Durum : Bireyin toplum içindeki ilişkileriyle belirlenen yeri. Duruş biçimi, konum, tavır. Bir şeyin içinde bulunduğu koşulların hepsi, vaziyet, hâl, keyfiyet, mevki, pozisyon. Ad soyundan kelimelerin birbirleriyle edatlarla ve fiillerle ilişkilerini belirleyen biçim, hâl.

Yönetim : Yönetme işi, çekip çevirme, idare. Dümen.

Bölge : Vücut yüzeyinde sınırları belli herhangi bir bölüm, nahiye. Sınırları idari, ekonomik birliğe, toprak, iklim ve bitki özelliklerinin benzerliğine veya üzerinde yaşayan insanların aynı soydan gelmiş olmalarına göre belirlenen toprak parçası, mıntıka.

Osmanlı : XIII. yüzyılda Osman Gazi tarafından Anadolu'da kurulan ve Birinci Dünya Savaşı'ndan sonra dağılan büyük Türk imparatorluğunun uyrukları. Düşündüğünü çekinmeden, açıkça söyleyen, bulunduğu toplulukta yetki sahibi olan.
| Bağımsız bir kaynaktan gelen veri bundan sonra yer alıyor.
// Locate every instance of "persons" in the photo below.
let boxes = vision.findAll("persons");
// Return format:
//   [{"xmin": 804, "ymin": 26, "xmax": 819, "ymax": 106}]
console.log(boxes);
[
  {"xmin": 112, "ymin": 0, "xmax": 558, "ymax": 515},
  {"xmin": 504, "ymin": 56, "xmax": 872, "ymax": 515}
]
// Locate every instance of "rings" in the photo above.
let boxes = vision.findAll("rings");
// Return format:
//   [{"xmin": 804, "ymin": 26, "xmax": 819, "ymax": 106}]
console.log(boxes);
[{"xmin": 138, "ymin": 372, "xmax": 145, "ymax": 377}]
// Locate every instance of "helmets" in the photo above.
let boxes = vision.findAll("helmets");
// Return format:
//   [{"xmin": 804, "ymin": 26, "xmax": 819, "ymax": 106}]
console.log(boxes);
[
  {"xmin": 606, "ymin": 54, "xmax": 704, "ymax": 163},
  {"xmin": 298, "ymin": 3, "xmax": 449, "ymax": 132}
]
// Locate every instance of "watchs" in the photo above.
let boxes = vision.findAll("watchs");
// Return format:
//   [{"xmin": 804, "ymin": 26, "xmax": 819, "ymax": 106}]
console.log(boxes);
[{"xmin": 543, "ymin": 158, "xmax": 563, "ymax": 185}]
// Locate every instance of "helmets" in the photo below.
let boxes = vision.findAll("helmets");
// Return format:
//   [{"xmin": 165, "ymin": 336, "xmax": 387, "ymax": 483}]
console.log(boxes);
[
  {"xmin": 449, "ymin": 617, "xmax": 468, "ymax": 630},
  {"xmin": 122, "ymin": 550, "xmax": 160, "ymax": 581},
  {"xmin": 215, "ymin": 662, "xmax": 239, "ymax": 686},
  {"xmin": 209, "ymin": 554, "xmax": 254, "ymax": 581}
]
İmparator : Bir imparatorluğu yöneten kimse, ilhan.

İdari : Yönetimsel.

Sistem : Bir aracı oluşturan düzen, düzenek, tertibat. Düzen. Bir sonuç elde etmeye yarayan yöntemler düzeni. Yol, yöntem. Dizge. Model, tip.

Yönetici : Yönetme gücünü elinde bulunduran kişi, yöneten kişi, idareci, menajer. Bir spor dalında takımların hazırlanması, oyuncunun bakımı, çalışma yerinin sağlanması, yapılacak karşılaşmaların planlanması vb. işlerle ilgilenen kimse.

 

Taraf : Yöre, yer. Bir kişinin soyundan gelenlerin hepsi. İstekleri, düşünceleri karşıt olan iki kişiden veya iki topluluktan her biri. Yön, yan, doğrultu. Ön, arka, sağ, sol, üst, alt vb. yanların her biri. Bir şeyin belli bölümü, kısmı.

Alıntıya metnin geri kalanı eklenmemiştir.